The three-hour play is loaded with truths about the pre-celebrity-detox, pre-AIDS 1980s. It's a searing descendant of Who's Afraid of Virginia Woolf? with the chatty narrative of August Wilson.

This drama about four movie-biz guys wrestling with chaotic relationships past and present (and mostly failing) is at its considerable best when opening a window on alternate paranoid realities fueled by drugs and enabled by like-minded company.

When you emerge the wiser after absorbing the play's appalling truths - and remembering the brilliant writing (for drug-induced memory loss, "biodegradable moments") - the production has been successful. And this one is, despite questionable staging decisions that may make more sense as it settles into its run at the Adrienne Theatre.

On the plus side, key actors have personalized their roles well. Phil, a loose cannon whose dependence on women has violent manifestations, can seem like a cousin to Lennie in Of Mice and Men; Paul Felder makes him a lean, tightly wound paragon of control. As Mickey, Robert Smythe has many of the best lines, and he deserves them with his characterization of drug-transcending intelligence.
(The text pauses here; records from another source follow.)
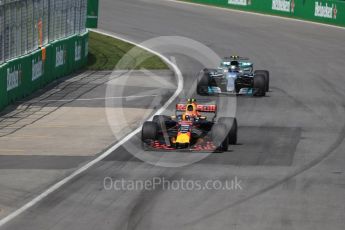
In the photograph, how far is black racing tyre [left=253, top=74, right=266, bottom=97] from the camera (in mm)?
34750

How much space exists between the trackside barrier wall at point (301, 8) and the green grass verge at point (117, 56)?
14772 mm

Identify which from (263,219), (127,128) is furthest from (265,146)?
(263,219)

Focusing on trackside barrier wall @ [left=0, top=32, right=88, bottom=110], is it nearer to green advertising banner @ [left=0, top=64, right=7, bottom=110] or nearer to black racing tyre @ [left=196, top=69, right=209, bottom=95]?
green advertising banner @ [left=0, top=64, right=7, bottom=110]

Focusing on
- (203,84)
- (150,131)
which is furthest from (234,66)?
(150,131)

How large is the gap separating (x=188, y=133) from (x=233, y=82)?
1065cm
As the main character, Eddie, Russ Widdall displays considerable resources, handling large amounts of language and solving technical problems like balancing a gun, a newspaper, and a bottle while acting stoned. But from his first scene, Widdall's character already has lost veneer and sunk so low you can't see how he's successful enough to afford all that cocaine. With so much stage time, he needs more contour.

Also, director James J. Christy isn't good to the female characters. They anchor the play, but their humanity is masked by all-too-cheap exteriors. Even Christie Parker's Darlene, who has emerged from a breakdown to have a high-functioning life, looks vulgar. The aging professional slut Bonnie, played with desperate aggression by Mary Lee Bednarek, lacks the ironic detachment that makes her marginal life tolerable. And as randy drifter Donna, Sarah Van Auken is too reactive to be the survivor that she is.

Not huge problems, but ones you might notice less with a play that doesn't get so far under your skin.